**ABOUT THIS EXERCISE**
When you copy the material below, keep every line exact and omit the pictures.

**EXERCISE INPUTS**
Segment Open
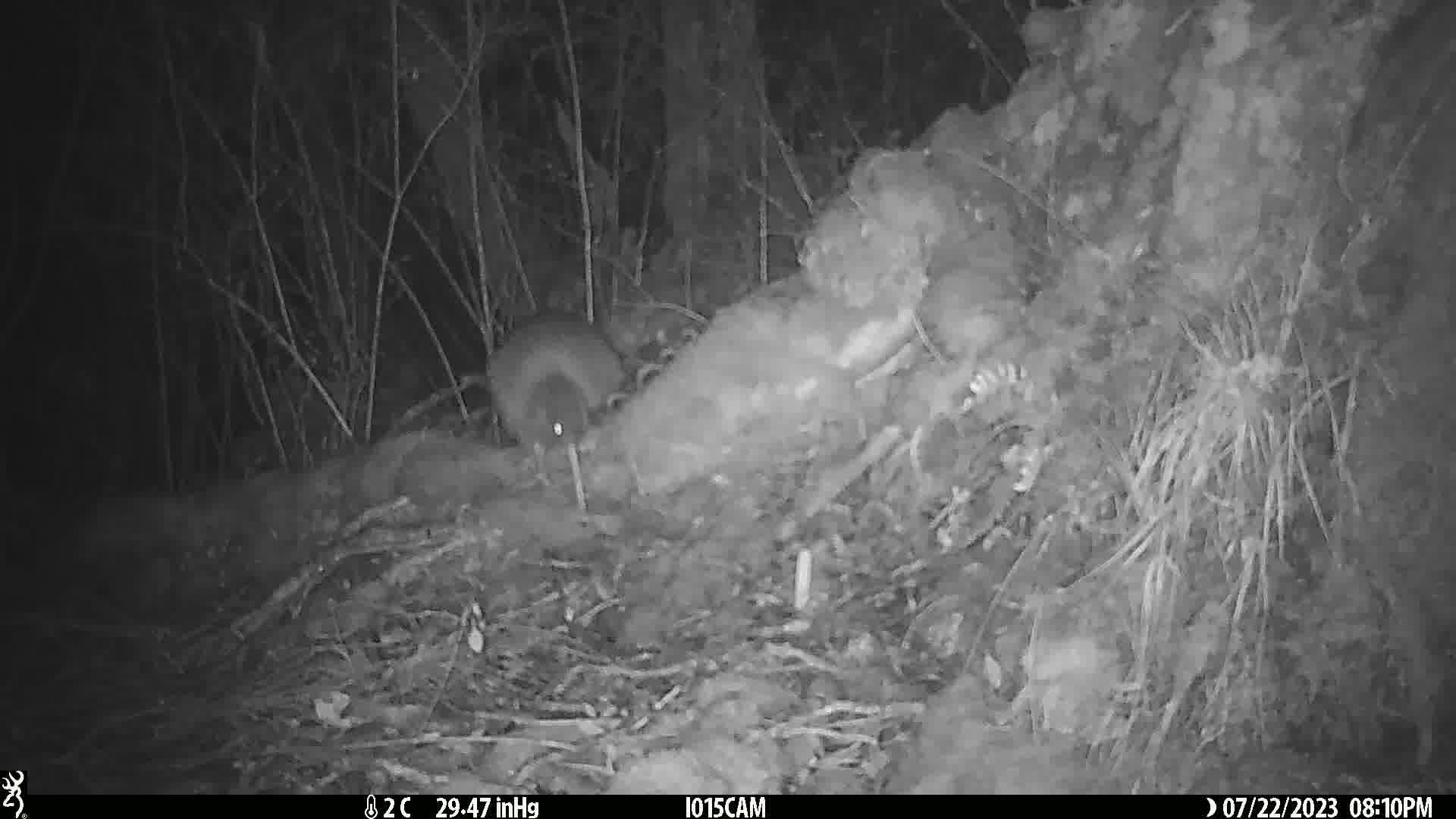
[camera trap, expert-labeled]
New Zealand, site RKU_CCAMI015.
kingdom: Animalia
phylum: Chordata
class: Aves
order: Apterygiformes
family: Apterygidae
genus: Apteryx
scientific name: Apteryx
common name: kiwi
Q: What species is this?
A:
Segment Closed
**REPLY TO THE TASK**
[camera trap, expert-labeled]
New Zealand, site RKU_CCAMI015.
kingdom: Animalia
phylum: Chordata
class: Aves
order: Apterygiformes
family: Apterygidae
genus: Apteryx
scientific name: Apteryx
common name: kiwi
Q: What species is this?
A:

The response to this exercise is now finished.